What might that look like? Greene is clear that the push to make battle royale an esport will continue—the genre is still young and a proper esports scene could be years away, he said. On that point, he’d like to see developers working together and sharing best practices.

Greene's currently working on Prologue, a project that’s still shrouded in mystery. He won’t confirm anything about his plans—he told me the last man standing concept “has such a wide variety of applications, but that’s not the way I’m thinking about it right now. We’re developing some tech internally, and then I have to think of games upon that tech”. He hinted at a “very big goal”, and speaks of his excitement at Unity’s Megacity project, which generates a whole metropolis. “Everyone wants to build the oasis. Everyone’s like, yes, we want to make the big world, the online space everyone can interact with.”

He’d like to see a “life game mode” similar to GTA Online in PUBG’s Erangel map at some stage, he said, and believes that could happen by giving players tools to build their own projects, which will be a major focus for PUBG Corporation’s development team this year. He likens PUBG to a sandbox, and said: “If you put in the tools, it will just happen. That’s what I’m taking from battle royale into my other games – I want to find ways to leverage that. You don’t want to give people a game, you want to give people a world, and if you give people a world, they’ll make their own games.”

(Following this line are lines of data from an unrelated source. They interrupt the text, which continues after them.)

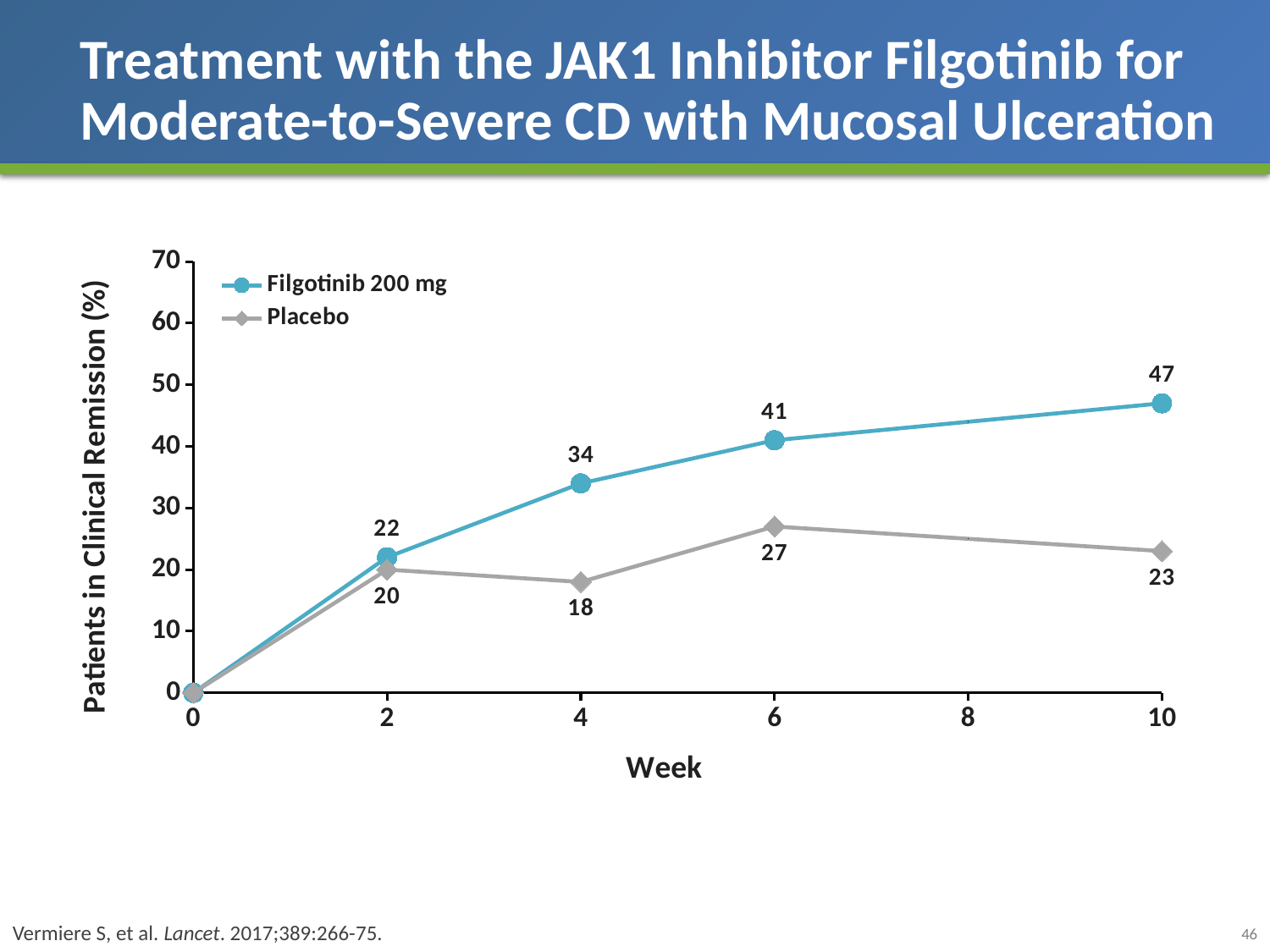
What kind of chart is shown on the slide? Line chart How many series does the legend list? 2 What is the difference between Filgotinib 200 mg and Placebo at week 4? 16 Does the Filgotinib 200 mg series rise or fall from week 2 to week 10? Rise What is the difference between Filgotinib 200 mg and Placebo at week 10? 24 What is the value for Placebo at week 4? 18 At which week does Filgotinib 200 mg reach its highest value? 10 At which week does Placebo reach its highest value? 6 Which series has the larger value at week 6, Filgotinib 200 mg or Placebo? Filgotinib 200 mg What is the value for Placebo at week 2? 20 What is the value for Filgotinib 200 mg at week 6? 41 What is the value for Filgotinib 200 mg at week 10? 47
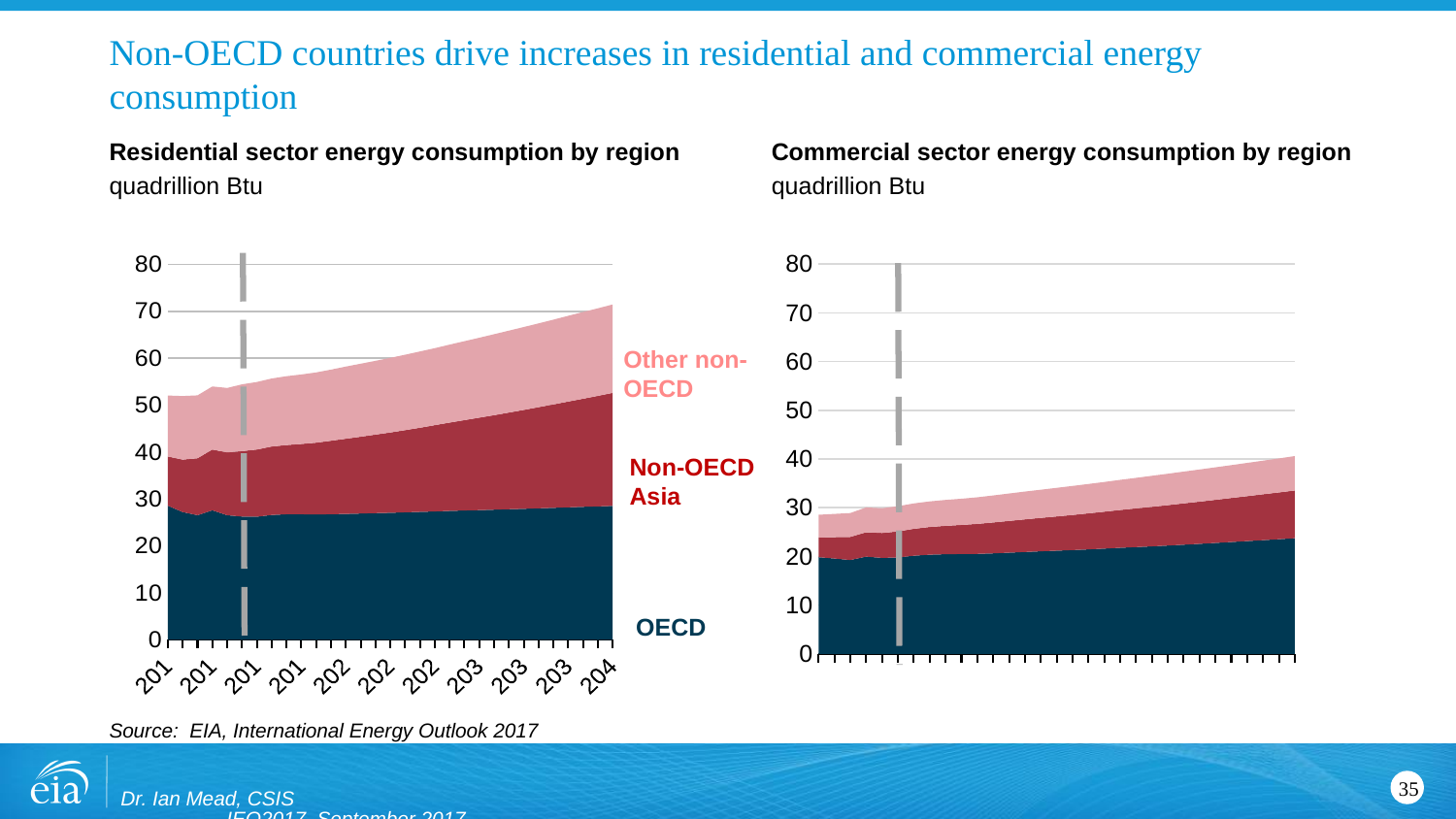
At the end of the projection period, which is larger: total residential sector consumption or total commercial sector consumption? residential In the Commercial sector energy consumption by region chart, does total consumption rise or fall over the projection period? rise In the Residential sector energy consumption by region chart, is total consumption at the end of the period greater or less than 60 quadrillion Btu? greater In the Residential sector energy consumption by region chart, does total consumption rise or fall over the projection period? rise In the Residential sector energy consumption by region chart, which region is plotted at the bottom of the stack? OECD What type of chart is the Residential sector energy consumption by region chart? stacked area chart How many regions (series) are shown in the Residential sector energy consumption by region chart? 3 In the Commercial sector energy consumption by region chart, is total consumption at the end of the period greater or less than 30 quadrillion Btu? greater In the Residential sector energy consumption by region chart, which region accounts for the largest share of consumption? OECD In the Residential sector energy consumption by region chart, is OECD consumption at the end of the period greater or less than 40 quadrillion Btu? less What unit is used on both charts? quadrillion Btu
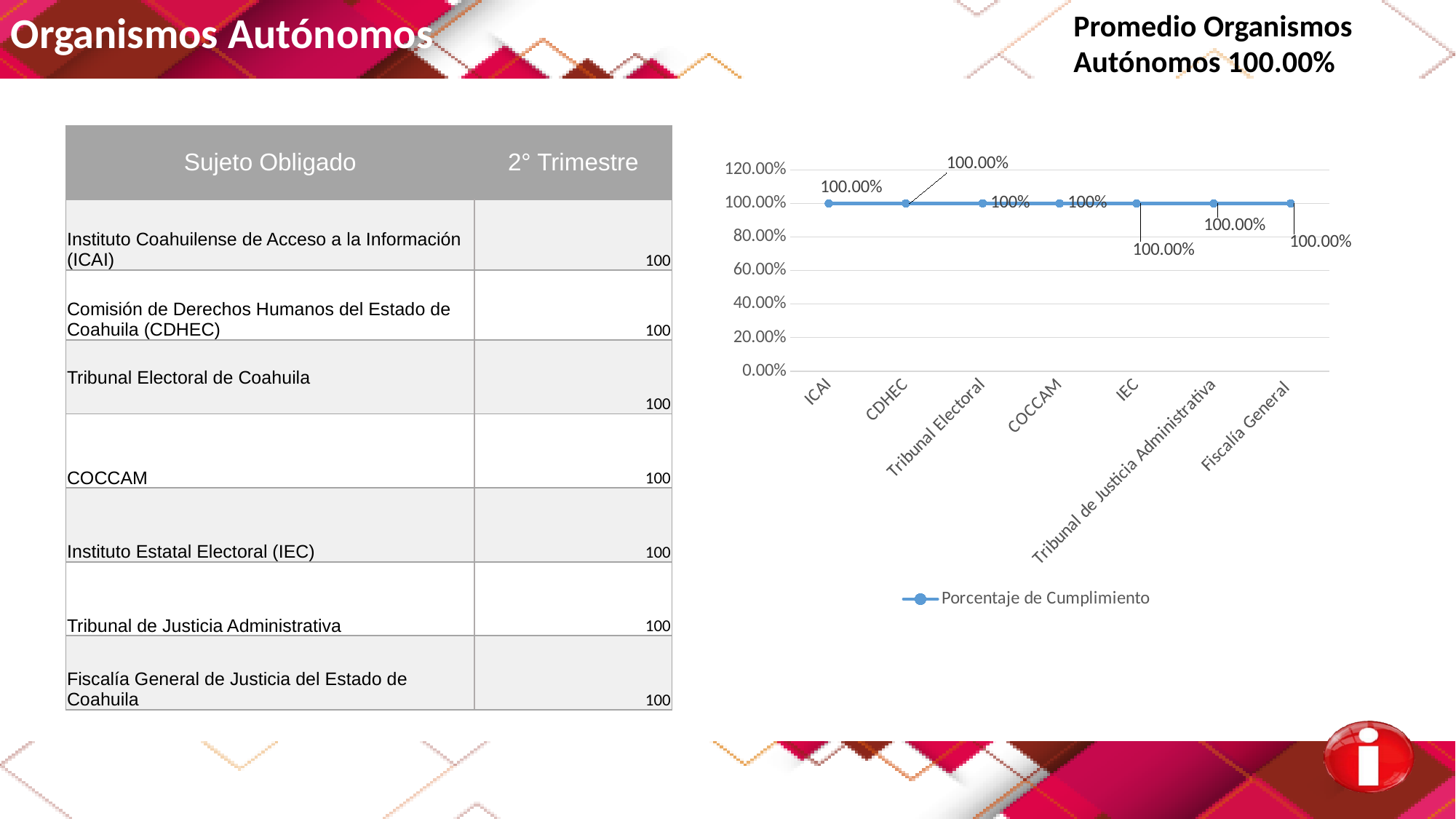
What is the name of the series shown in the chart legend? Porcentaje de Cumplimiento Do the values rise, fall, or stay flat across the categories on the x axis? stay flat What is the value for Fiscalía General in the chart? 100.00% What is the value for ICAI in the chart? 100.00% What type of chart is shown on the slide? line chart What is the value for CDHEC in the chart? 100.00% What is the value labelled for Tribunal Electoral in the chart? 100% What is the value labelled for COCCAM in the chart? 100% Is the value for Tribunal de Justicia Administrativa greater or less than 80.00%? greater How many categories are plotted along the x axis of the chart? 7 How many series does the chart legend list? 1 What is the value for IEC in the chart? 100.00%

Whether that’s a GTA Online equivalent for PUBG or something else entirely remains to be seen. But it’s clear Greene believes giving players more power over the battle royale genre is the best route forward. “That’s where the next PUBG will come from, the next PlayerUnknown will come from, it’s from a mod,” he said. “Players will tell their friends [about that mod], like they did with battle royale. And then, you’re at the helm of a new genre.”